Wann du unbedingt zum Arzt musst

Sofort zum Arzt, wenn: Die Periode länger als drei Monate ausbleibt und du nicht schwanger bist (Amenorrhoe kann auf PCOS, Schilddrüsenstörung, vorzeitige Wechseljahre oder Hypothalamus-Unterfunktion hinweisen – alles behandelbar, wenn diagnostiziert). Die Blutung so stark ist, dass du mehr als eine Binde oder einen Tampon pro Stunde durchnässt (könnte auf Myome, Polypen oder Gerinnungsstörungen hinweisen). Starke Schmerzen auftreten, die über normale Krämpfe hinausgehen (könnte Endometriose sein). Blutungen nach der Menopause auftreten (immer abklärungsbedürsftig – kann harmlos sein, aber auch auf Gebärmutterschleimhautveränderungen hinweisen). Oder wenn du schwanger werden willst und der unregelmäßige Zyklus eine Planung des Eisprungs unmöglich macht.

Was der Arzt untersucht: Hormonanalyse (FSH, LH, Östradiol, Progesteron, Testosteron, Prolaktin, Schilddrüsenwerte), Ultraschall der Eierstöcke und der Gebärmutter (Myome, Polypen, Zysten) und bei Verdacht auf Schilddrüsenprobleme oder PCOS die entsprechenden Spezialuntersuchungen. Führe ein Zyklustagebuch (analog oder per App: Clue, Flo, Natural Cycles) und notiere Zykluslänge, Blutungsstärke, Begleitsymptome und Stress-Level – diese Daten helfen dem Arzt enorm bei der Diagnose.
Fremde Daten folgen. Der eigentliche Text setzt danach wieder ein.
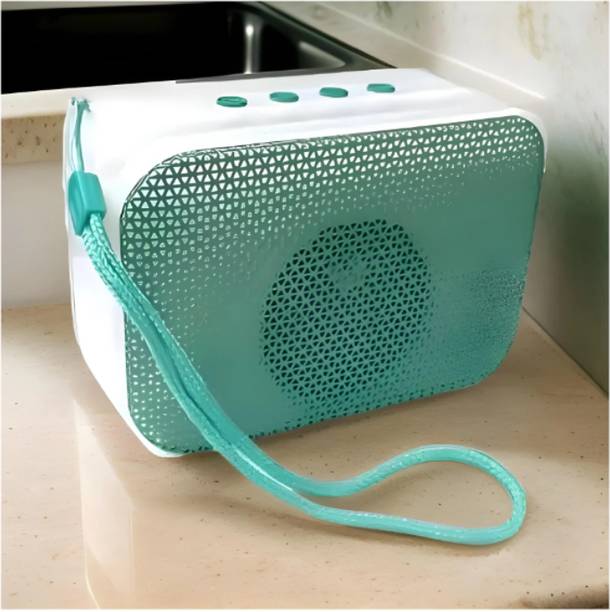 GDS JOY_Premium Sound Bluetooth Speaker with Deep Bass and Clear Sound 5 W Bluetooth Speaker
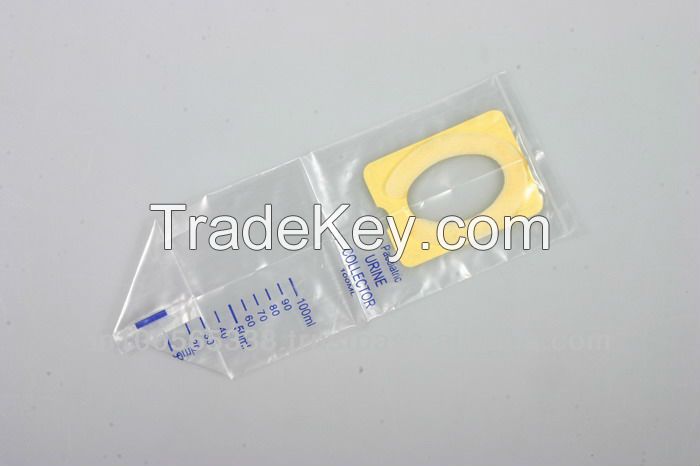 HK-13543 Pediatric Urine bags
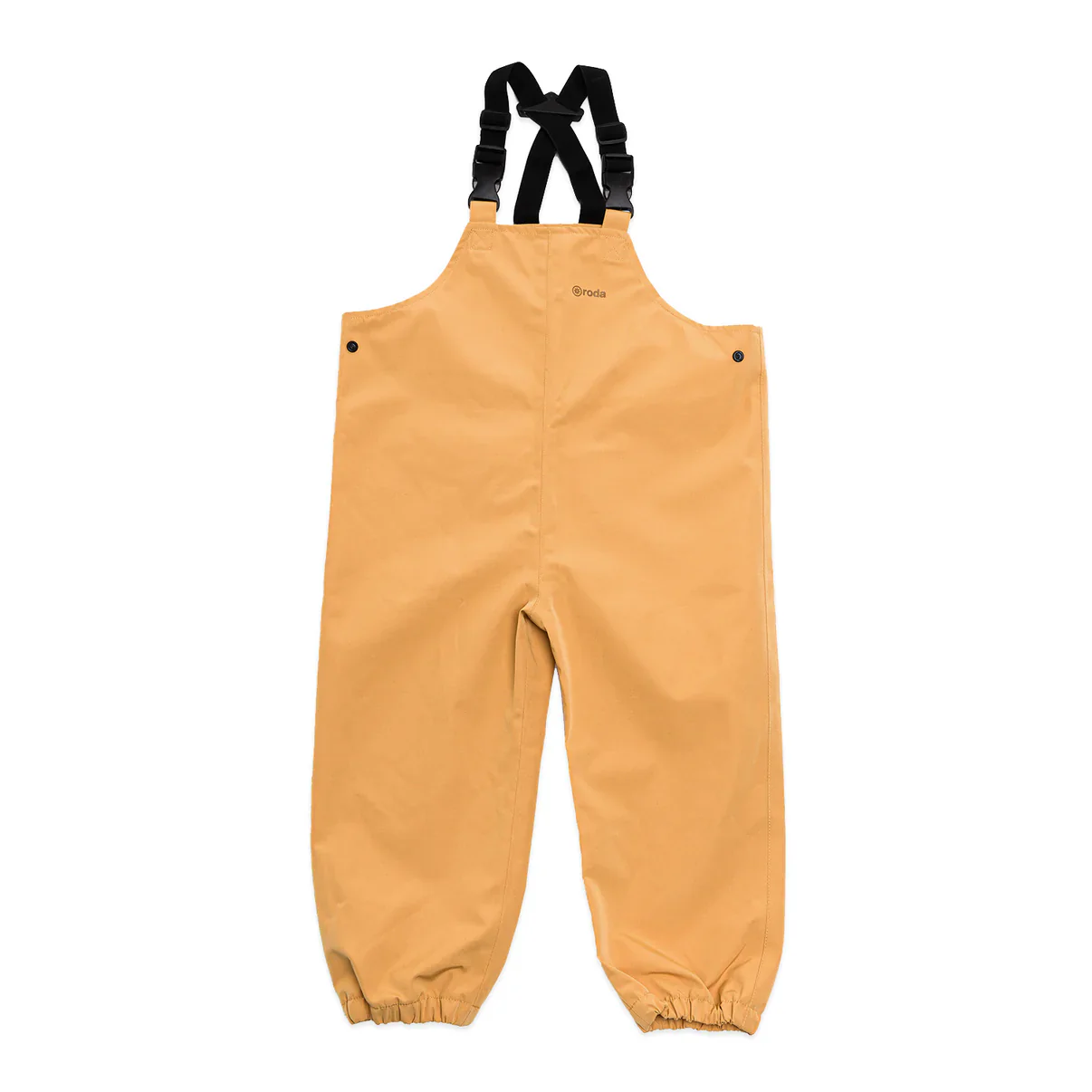Roda Jardinera Impermeable Amarillo Dijon
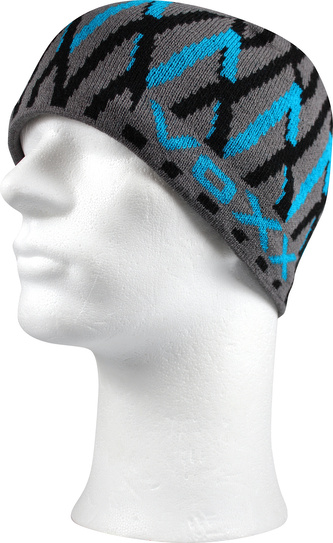 VoXX® čepice Silverado II modrá senior 1 ks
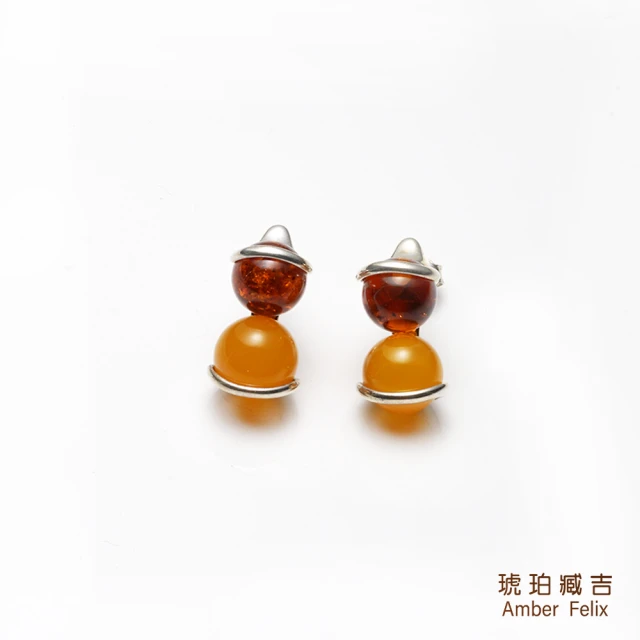 金虹珠寶 蜜蠟串珠項鍊(約6-7mm) 推薦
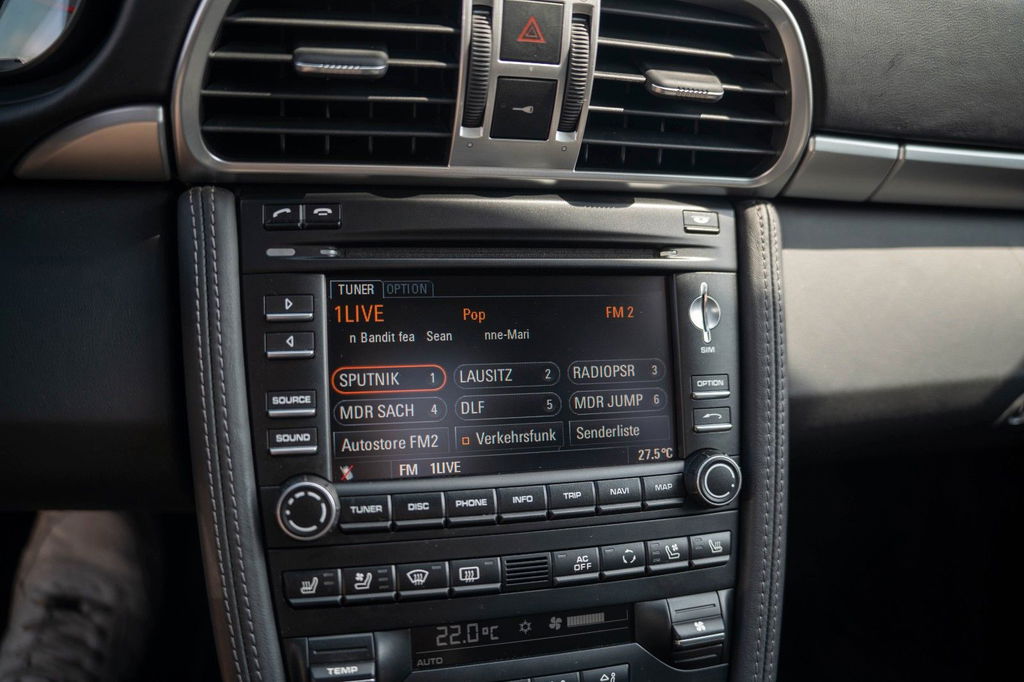 Porsche 997.2 Carrera S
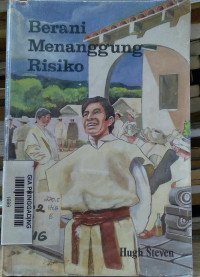 Berani Menanggung Resiko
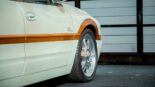Oldsmobile 442 Northstar V8 Restomod Tuning 9 155x87 Letzter Oldsmobile 442 auf Basis Intrigue wird versteigert!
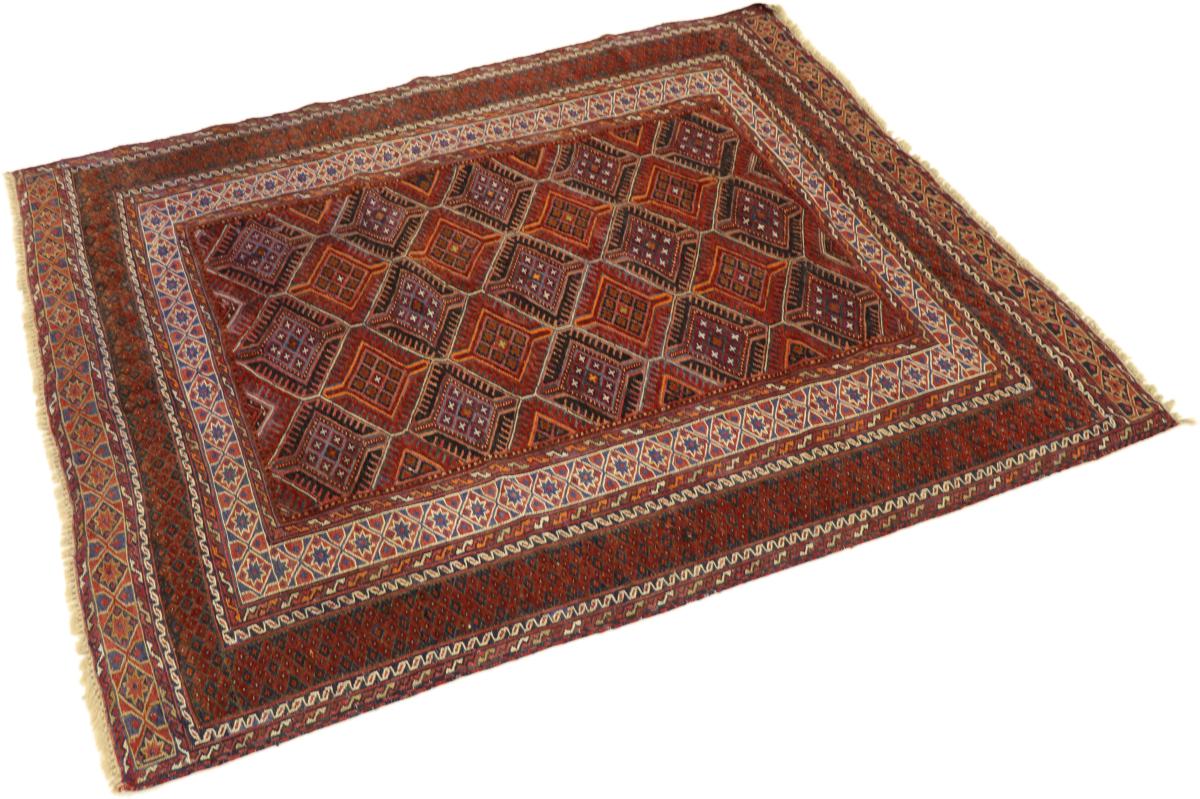 Afghan - 1
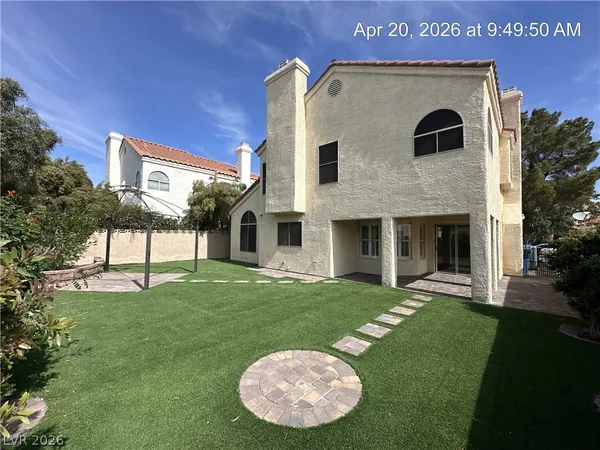 $2,475 | 293 Cameron Hill Court, Henderson, NV 89074
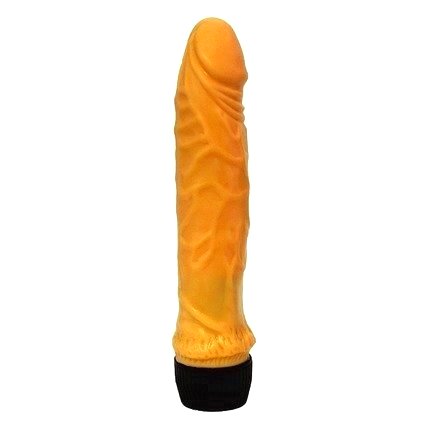 The vibrator is Realistic, Fred 16cm 2184464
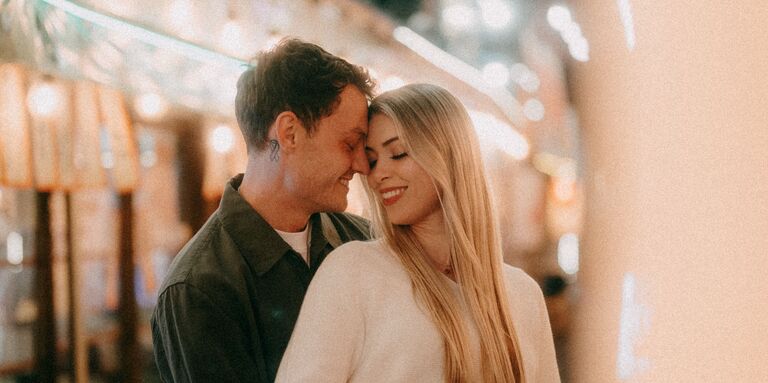 Evan & Teagan Home Page Banner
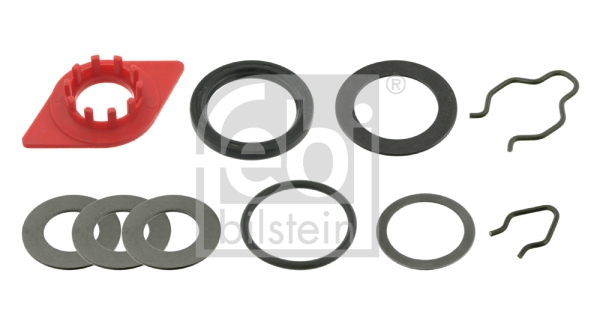 Febi 18194 Brake Camshaft Bush Kit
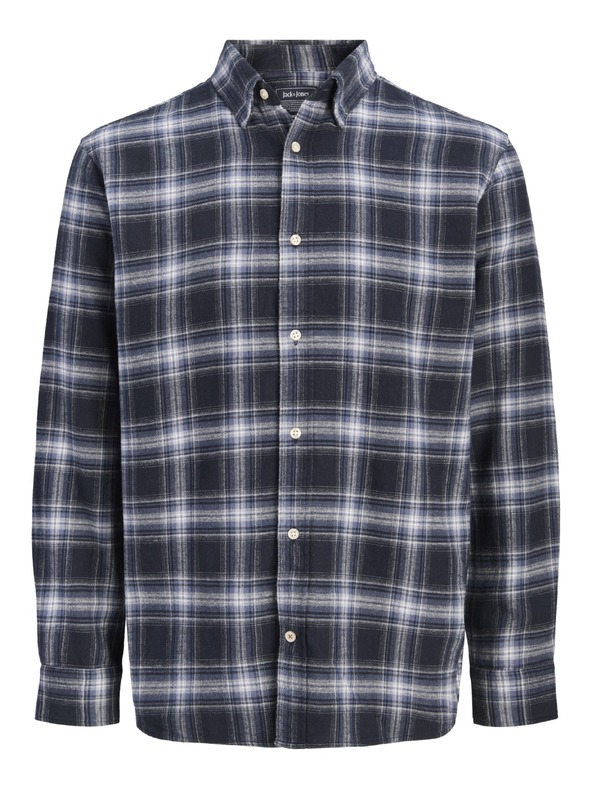 Jack & Jones Neformalna moška srajca navy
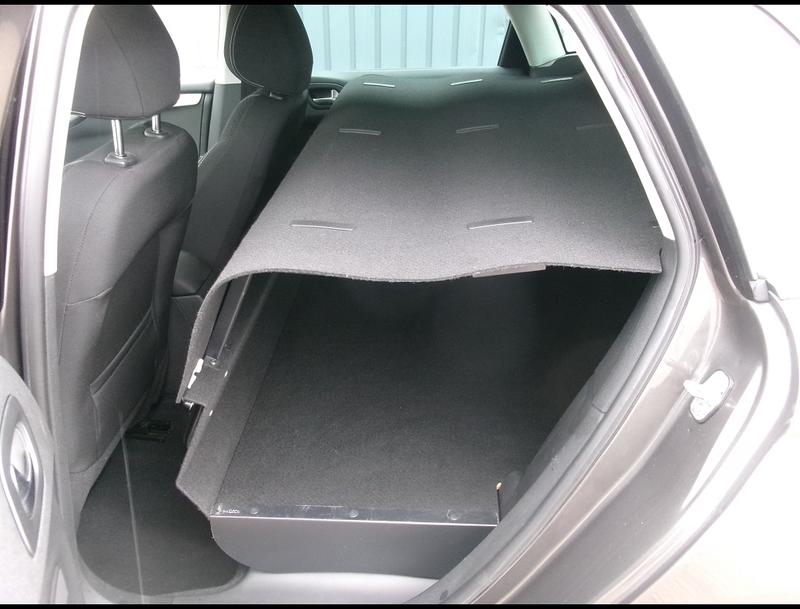 Citroën C4 II Bhdi 120 Millenium Soc Eat6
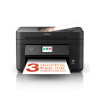 Epson WorkForce WF-2960DWF 4,800 x 1,200 dpi, 33 pages/min Wireless All-in-One Color Printer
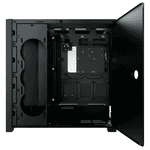 Gabinete Corsair 5000D Airflow - Lateral em vidro temperado - ATX - CC-9011210-WW
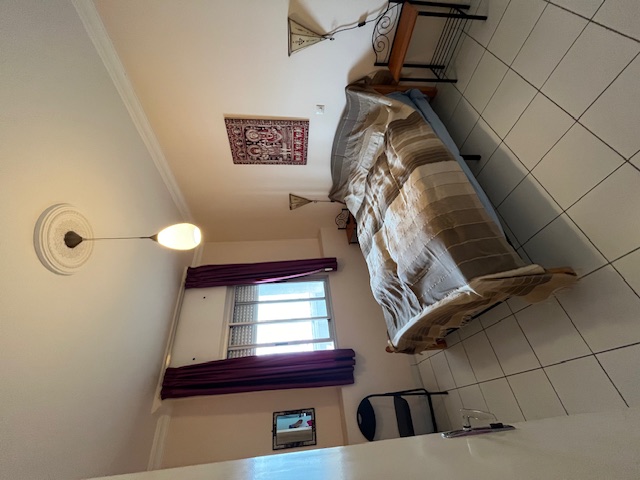 Appartement moderne - Salon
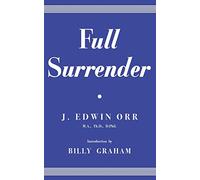 Full Surrender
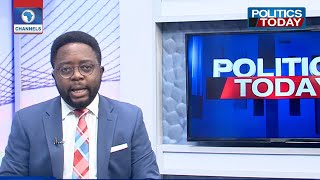 Politics Today | 23/08/2021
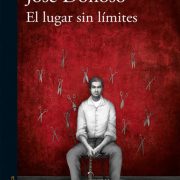 LUGAR SIN LIMITES, EL (ED. ANIV)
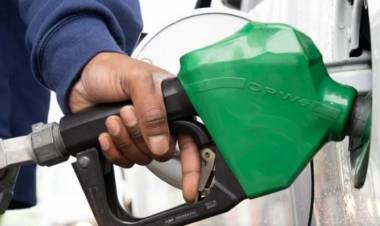 AUMENTA LA NAFTA: DESDE CUÁNDO Y A CUÁNTO QUEDA EL LITRO DE SÚPER EN CABA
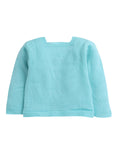 Angel Feather-Touch Baby Outfit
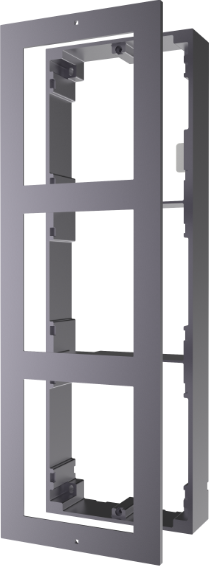 Hikvision  VI 3 Module Surface Mount DS-KD-ACW3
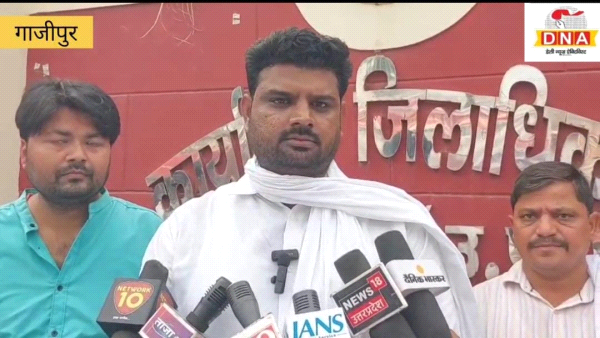 जिपं अपर मुख्य अधिकारी व राजस्व निरीक्षक पर लगा करोड़ों रुपयों के गोलमाल का आरोप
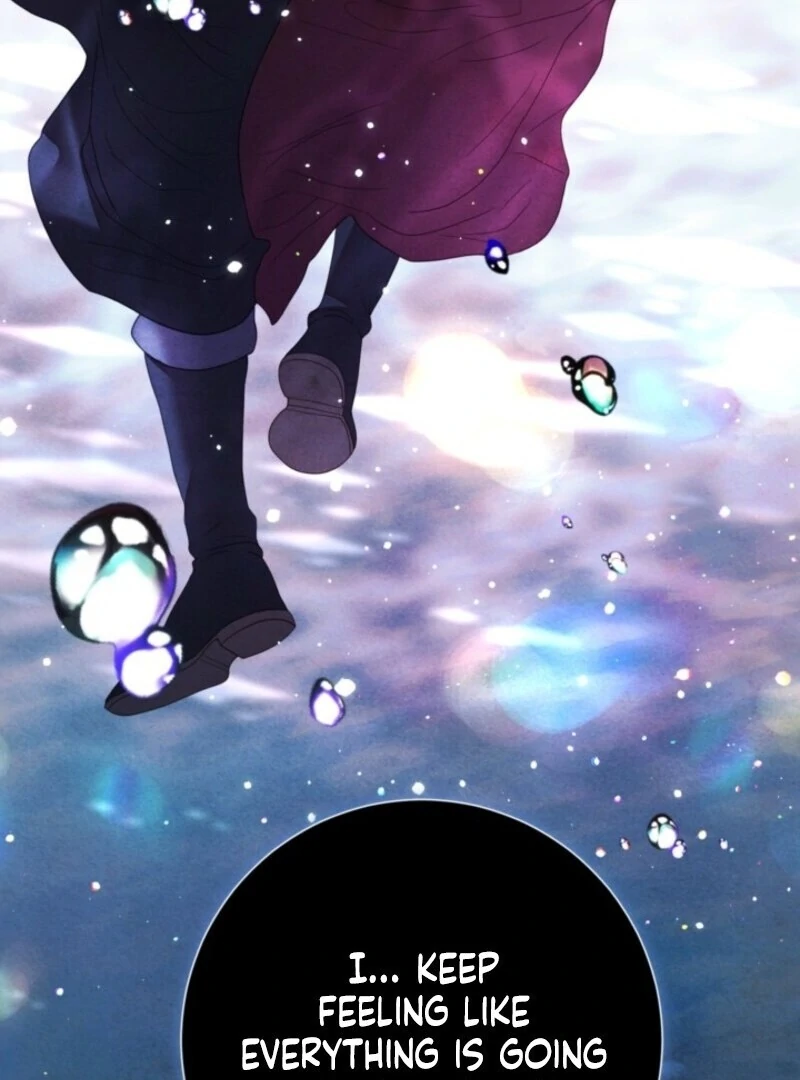 The World Without My Sister Who Everyone Loved Chapter 85 - Page 85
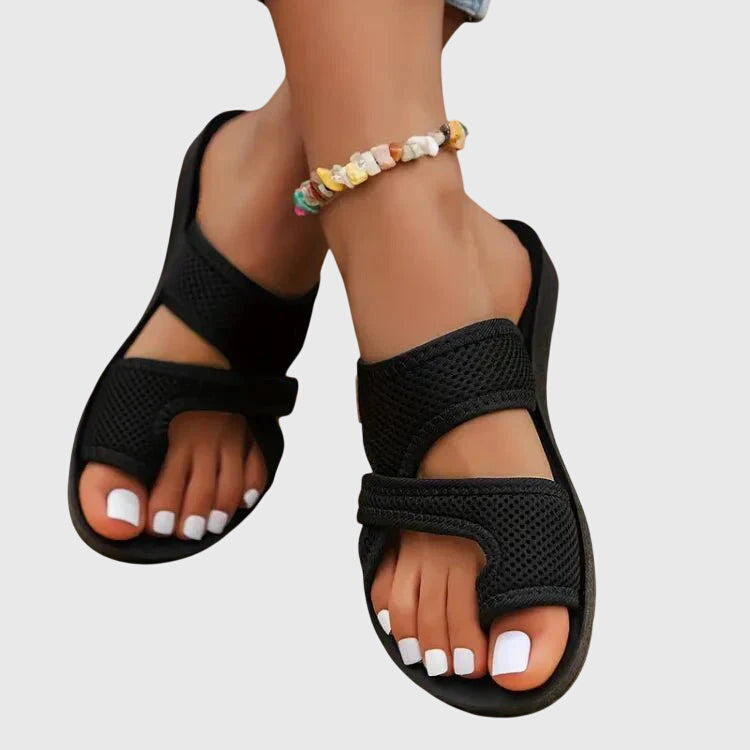 Elina | Sandalias Ortopédicas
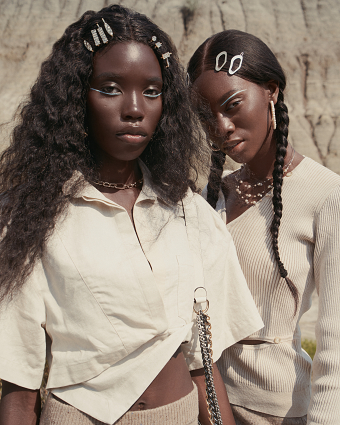 Clean Slate x GLAMOUR South Africa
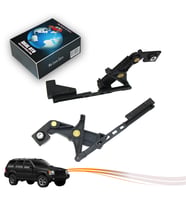 Jeep Cherokee XJ (1986-01) KJ (2001-08), Grand Cherokee ZJ (1991-99) Sunroof Tamir Seti 20205862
Fazit: Dein Zyklus spricht mit dir – hör zu

Gelegentliche Schwankungen sind normal – dauerhaft unregelmäßige Zyklen sind ein Signal, das eine Ursache hat. Die meisten Ursachen sind harmlos oder gut behandelbar, aber sie müssen erkannt werden. Ein Zyklustagebuch, ein Bluttest und ein Ultraschall beim Gynakologen – drei Schritte, die Klarheit schaffen und dir die Kontrolle über deinen Körper zurückgeben.

Hinweis: Dieser Beitrag dient der allgemeinen Information und ersetzt keine ärztliche Diagnose, Beratung oder Behandlung. Er stellt keine medizinische Empfehlung dar. Bei gesundheitlichen Beschwerden, vor der Einnahme von Präparaten sowie in Schwangerschaft und Stillzeit wende dich bitte an eine Ärztin, einen Arzt oder eine Apotheke. Im Notfall wähle den Notruf 112. Trotz sorgfältiger Recherche kann für die Aktualität und Vollständigkeit der Angaben keine Gewähr übernommen werden.